That Moment When… a man realizes a few facts about fatherhood.
IN WHICH I TOOK A MOMENT
by Clayton Zeimet
Every night this week has felt like hell. Every night this week, my one-year-old has struggled to go down at bedtime. Oliver has gotten up around ten needing rocked back down again. He is still teething, though I thought that was over last week. I’m also sure his tummy has been upset for the past three days or so.
I’m writing tonight about a moment that happened just a few nights ago as I went to put him down to bed. The bath went smooth, despite me getting soaked with some big splashes of bath water. He struggled getting into his pajamas. When his hands went into the sleeves, he freaked out when his fingers were no longer visible. Everything went back to normal as soon as he was in daddy’s arms. Mamma gave him a kiss and left the room, and I began to rock the little munchkin down to sleep.
I sang and I sang, rocking back and forth in the darkness. His little fingers gripped my shirt. When I felt his little body go limp, I set him down in the crib with hopes that he had fallen asleep. Getting out of the room after setting him down is the hard part, but I managed. A few minutes later, crying. This wasn’t just normal baby crying. It was loud, horrendous, soul-searing baby crying. His little legs somehow got stuck in the crib bars. I went into his room, and started rocking him again. It took forever for him to drift back into his dreams.
As I rocked him, the moment happened. Some thought crept into my mind and wouldn’t let me go. I felt like a captive to the gnawing thought, the realization that my relationship with my baby had changed. I also realized right then and there, that the relationship would continue to change.
He is not the same baby that he was a year ago.
God.

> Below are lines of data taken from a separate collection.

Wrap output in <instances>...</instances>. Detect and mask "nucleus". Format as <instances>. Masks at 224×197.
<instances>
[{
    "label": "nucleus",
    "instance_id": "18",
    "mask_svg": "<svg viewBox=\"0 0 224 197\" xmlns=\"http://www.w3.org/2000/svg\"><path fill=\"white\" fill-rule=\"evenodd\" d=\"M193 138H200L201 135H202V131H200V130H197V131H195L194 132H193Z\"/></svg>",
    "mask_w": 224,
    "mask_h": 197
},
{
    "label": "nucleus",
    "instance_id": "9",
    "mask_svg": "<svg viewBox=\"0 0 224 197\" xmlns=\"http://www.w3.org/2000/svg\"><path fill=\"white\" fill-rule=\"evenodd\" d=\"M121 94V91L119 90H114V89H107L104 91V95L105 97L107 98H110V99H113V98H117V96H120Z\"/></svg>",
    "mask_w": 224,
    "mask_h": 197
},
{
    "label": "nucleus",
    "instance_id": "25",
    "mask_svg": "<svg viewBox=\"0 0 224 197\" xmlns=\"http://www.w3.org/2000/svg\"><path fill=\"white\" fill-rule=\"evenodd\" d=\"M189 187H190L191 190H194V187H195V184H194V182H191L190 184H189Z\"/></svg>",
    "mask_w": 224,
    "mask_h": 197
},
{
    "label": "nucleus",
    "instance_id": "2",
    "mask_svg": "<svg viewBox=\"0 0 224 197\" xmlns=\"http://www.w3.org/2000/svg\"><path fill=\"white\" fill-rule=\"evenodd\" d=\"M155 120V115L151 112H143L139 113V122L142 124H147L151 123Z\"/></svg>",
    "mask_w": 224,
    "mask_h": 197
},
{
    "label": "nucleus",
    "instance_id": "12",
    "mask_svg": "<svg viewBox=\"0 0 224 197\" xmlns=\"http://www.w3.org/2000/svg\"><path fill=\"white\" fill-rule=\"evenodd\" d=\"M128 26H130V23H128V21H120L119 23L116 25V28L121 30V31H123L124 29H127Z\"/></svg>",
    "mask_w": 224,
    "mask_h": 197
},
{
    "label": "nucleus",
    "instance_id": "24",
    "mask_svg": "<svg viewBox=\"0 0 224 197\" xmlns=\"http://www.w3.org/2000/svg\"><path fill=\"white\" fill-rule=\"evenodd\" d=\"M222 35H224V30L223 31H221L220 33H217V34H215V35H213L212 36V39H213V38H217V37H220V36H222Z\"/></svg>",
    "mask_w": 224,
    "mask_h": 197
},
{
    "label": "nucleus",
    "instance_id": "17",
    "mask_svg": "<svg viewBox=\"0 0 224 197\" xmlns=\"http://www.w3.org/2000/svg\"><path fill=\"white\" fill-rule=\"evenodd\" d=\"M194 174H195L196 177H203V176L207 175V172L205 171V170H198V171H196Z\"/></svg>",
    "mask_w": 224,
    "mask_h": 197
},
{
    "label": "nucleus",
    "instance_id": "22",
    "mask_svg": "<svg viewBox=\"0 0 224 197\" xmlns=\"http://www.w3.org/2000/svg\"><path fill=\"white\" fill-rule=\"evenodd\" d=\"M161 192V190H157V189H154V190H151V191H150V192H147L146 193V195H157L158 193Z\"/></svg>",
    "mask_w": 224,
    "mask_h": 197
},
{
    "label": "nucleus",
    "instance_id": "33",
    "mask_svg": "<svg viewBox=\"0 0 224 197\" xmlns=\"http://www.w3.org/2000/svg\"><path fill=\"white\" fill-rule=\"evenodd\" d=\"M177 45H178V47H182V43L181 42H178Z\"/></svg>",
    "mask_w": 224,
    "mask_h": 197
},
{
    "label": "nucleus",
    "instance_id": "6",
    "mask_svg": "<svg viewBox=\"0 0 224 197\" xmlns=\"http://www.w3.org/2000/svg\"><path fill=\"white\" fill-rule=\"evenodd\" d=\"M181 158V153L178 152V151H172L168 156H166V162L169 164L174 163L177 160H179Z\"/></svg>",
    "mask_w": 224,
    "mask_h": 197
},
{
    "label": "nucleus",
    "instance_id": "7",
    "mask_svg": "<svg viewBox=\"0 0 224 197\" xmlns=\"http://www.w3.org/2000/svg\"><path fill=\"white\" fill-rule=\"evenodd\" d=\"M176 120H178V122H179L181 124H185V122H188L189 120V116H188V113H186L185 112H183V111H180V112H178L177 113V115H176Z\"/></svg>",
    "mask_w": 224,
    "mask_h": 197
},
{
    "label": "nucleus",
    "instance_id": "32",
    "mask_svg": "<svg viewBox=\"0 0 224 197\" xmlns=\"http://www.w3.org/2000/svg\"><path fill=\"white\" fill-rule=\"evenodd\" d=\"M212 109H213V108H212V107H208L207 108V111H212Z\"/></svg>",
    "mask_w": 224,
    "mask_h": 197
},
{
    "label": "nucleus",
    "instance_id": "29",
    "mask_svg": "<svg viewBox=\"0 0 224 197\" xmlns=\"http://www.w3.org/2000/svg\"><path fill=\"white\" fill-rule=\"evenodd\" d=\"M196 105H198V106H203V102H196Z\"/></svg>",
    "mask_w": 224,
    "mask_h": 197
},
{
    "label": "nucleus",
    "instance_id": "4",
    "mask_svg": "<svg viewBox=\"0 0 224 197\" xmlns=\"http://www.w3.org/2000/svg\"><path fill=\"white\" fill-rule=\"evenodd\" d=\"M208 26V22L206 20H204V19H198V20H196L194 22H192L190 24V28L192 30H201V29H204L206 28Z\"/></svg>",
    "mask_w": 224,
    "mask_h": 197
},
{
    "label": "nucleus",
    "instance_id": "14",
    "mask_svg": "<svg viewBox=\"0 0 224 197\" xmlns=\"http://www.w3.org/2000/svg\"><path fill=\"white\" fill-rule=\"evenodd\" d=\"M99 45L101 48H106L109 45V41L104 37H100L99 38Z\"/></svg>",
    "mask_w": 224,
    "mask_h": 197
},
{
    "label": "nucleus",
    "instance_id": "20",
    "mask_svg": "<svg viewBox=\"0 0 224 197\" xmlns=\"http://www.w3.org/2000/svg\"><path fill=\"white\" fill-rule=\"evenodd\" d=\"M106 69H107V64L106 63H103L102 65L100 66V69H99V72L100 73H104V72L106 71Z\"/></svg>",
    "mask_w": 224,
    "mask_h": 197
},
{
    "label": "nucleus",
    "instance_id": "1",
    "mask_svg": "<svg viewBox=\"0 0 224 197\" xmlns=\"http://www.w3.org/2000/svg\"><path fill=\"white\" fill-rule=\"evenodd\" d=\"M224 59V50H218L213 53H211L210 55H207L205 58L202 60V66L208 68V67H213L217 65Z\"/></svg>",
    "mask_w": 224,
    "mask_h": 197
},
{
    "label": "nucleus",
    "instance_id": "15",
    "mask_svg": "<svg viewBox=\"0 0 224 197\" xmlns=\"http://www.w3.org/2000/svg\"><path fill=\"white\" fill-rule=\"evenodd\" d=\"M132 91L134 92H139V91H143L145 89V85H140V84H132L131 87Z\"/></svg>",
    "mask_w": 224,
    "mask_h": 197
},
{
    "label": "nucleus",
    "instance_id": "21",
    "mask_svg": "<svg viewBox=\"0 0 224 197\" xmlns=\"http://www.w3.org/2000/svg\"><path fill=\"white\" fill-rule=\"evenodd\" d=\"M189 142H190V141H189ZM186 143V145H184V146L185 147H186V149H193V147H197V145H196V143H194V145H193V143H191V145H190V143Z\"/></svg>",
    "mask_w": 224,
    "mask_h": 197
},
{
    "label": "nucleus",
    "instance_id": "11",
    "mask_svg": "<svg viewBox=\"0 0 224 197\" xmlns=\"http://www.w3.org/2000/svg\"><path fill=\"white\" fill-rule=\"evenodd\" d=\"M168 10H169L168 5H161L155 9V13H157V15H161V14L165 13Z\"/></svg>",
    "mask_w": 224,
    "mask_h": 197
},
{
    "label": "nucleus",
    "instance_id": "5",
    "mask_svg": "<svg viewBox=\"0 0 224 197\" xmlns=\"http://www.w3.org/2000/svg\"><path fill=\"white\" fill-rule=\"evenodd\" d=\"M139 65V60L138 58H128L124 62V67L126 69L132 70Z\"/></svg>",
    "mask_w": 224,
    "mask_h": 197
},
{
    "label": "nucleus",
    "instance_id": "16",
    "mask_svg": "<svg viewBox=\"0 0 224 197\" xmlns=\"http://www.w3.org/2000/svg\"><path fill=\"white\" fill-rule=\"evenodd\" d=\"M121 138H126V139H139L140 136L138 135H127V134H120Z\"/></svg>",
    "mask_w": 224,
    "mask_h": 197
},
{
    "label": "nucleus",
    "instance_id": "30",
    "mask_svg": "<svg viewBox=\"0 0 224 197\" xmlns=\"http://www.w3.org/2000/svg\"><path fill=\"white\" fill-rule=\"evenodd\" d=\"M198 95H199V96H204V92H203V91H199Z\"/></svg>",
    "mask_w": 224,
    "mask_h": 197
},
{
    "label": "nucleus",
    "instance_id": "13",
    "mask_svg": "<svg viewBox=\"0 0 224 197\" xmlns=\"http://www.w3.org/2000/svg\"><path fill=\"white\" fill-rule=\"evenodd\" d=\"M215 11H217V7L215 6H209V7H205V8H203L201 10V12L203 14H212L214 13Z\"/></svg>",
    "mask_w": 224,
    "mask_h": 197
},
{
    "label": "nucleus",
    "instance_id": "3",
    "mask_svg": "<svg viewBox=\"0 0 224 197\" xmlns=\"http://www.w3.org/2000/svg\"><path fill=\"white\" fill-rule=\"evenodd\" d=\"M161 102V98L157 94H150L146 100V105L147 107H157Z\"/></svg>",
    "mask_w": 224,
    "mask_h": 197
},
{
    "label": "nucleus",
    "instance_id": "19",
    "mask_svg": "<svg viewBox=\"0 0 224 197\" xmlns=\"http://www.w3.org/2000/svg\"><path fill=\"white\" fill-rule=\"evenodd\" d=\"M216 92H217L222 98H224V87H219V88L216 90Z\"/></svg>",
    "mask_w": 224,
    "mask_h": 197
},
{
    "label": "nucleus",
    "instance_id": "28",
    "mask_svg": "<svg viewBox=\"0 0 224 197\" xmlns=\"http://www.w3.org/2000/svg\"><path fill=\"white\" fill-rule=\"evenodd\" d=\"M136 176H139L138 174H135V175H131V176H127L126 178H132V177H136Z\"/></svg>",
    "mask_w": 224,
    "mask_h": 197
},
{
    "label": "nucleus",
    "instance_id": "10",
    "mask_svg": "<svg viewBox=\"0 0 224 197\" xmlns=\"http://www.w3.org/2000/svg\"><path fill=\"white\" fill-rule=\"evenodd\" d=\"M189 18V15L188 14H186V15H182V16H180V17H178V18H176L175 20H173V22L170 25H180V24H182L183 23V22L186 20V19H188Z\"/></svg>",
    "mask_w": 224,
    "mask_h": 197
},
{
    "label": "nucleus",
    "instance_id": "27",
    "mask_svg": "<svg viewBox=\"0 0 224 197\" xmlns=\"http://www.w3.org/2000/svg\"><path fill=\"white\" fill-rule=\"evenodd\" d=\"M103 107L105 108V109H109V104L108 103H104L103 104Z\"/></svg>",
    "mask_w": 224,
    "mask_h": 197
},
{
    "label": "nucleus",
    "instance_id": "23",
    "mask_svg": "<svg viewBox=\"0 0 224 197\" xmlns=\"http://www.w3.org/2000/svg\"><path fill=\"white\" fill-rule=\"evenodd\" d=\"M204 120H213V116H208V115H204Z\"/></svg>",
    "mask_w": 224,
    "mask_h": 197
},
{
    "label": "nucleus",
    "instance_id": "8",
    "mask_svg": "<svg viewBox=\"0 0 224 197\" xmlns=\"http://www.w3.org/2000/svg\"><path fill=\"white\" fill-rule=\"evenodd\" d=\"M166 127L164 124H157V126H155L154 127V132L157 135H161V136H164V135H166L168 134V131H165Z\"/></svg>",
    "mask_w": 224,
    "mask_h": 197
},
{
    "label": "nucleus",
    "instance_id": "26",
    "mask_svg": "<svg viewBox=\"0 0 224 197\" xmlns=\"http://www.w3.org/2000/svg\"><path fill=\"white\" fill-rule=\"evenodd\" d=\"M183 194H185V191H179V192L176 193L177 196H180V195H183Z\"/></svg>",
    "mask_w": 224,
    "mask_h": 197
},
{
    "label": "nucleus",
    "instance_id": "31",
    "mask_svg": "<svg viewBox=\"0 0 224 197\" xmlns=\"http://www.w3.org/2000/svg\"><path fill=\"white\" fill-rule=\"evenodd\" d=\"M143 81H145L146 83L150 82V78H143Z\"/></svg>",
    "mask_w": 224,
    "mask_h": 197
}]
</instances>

These words hurt me, as I thought them to myself. I remember waking up and going into his room night after night, rocking my son down to sleep when something woke him in the night. When did this change? When did I stop needing to go in there as often? As I thought about it, he’s needed calming less and less. While this doesn’t seem like the worst thought, at first, it’s what the thought led to that hit me the hardest.
Someday he won’t need to be rocked.
I’m going to miss this. I’m going to miss this moment. Someday he will take his last bottle of milk. Someday I will change his last diaper. Someday not far from today, my son will be a little boy who won’t need me in the same capacity as he needs me now, and I’m going to miss it.
Is this fear? Am I allowed to fear my children growing up? I rocked him for a long time the other night. I wanted to savor that moment, of my little sleeping child breathing on my chest. I want to savor all these moments. I don’t want to get frustrated that he doesn’t go to sleep right away. I want to make sure I enjoy these special moments with my little boy before he’s all grown up.
Make sure you take time for the little moments. These moments fade away. You may not have children, or you might. It’s not just moments with our children that are important. There will come a day when you give your mom and dad a last hug. There will come a day when you call your sister for the last time. The change is slow. You won’t even realize these last moments when they come, and they’ll be history before you know it. Savor every moment. Take the time to make it last.
From here on out, I know I’m going to.